-- BEGIN Given text --

Yes. Sorry, could you remind me again what the sort of life of mine stope development ratio for ore is? And when do you expect to get there?

S
Stuart Tonkin
executive

We're trying to be at around 65% to 70% stole. So a pretty close -- we've been at that -- and we've highlighted that our mining dilution is excessive for what we've designed. I think back to Kate's question on will we adjust those factors for the reserve grade because it sits at 8.5 grams likely, yes, because controlling -- so when you're in an underground mine, you've got stresses that help you and it holds the ground together. When you're mining in a mountain, there aren't confining stresses, and you have excessive dilution because it's not elder. And so there's a calibration at Pogo when we're at a certain RL, at a certain height in the mountain or for a level with the valley or if we're below the Valley floor, the factors just gravity doesn't help us with the confining stresses in that mountain or if you're actually in conference. So I'm getting into detail here, but this is not an easy answer, and we're going to have to come up with 1 number and there's actually 10 numbers that drive that average. So yes, it's going to flip around. It's going to go up and down. It's going to be multiple factors for multiple mining zones but you're going to see 1 number at the back end, and it's going to be a very profitable line.

-- END Given text --

### [Stated problem]
Please answer these from the mining discussion above:
(a) Who answers the question about the stope development ratio?
(b) At what grade does the reserve sit, according to the answer?
(c) How many numbers drive the average that will be reported as one number?

-- BEGIN Dataset section --

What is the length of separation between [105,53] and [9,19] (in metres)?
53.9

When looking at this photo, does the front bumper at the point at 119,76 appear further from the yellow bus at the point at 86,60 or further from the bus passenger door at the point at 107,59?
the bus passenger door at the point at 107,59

-- END Dataset section --

### [Written solution]
(a) Stuart Tonkin
(b) 8.5 grams
(c) 10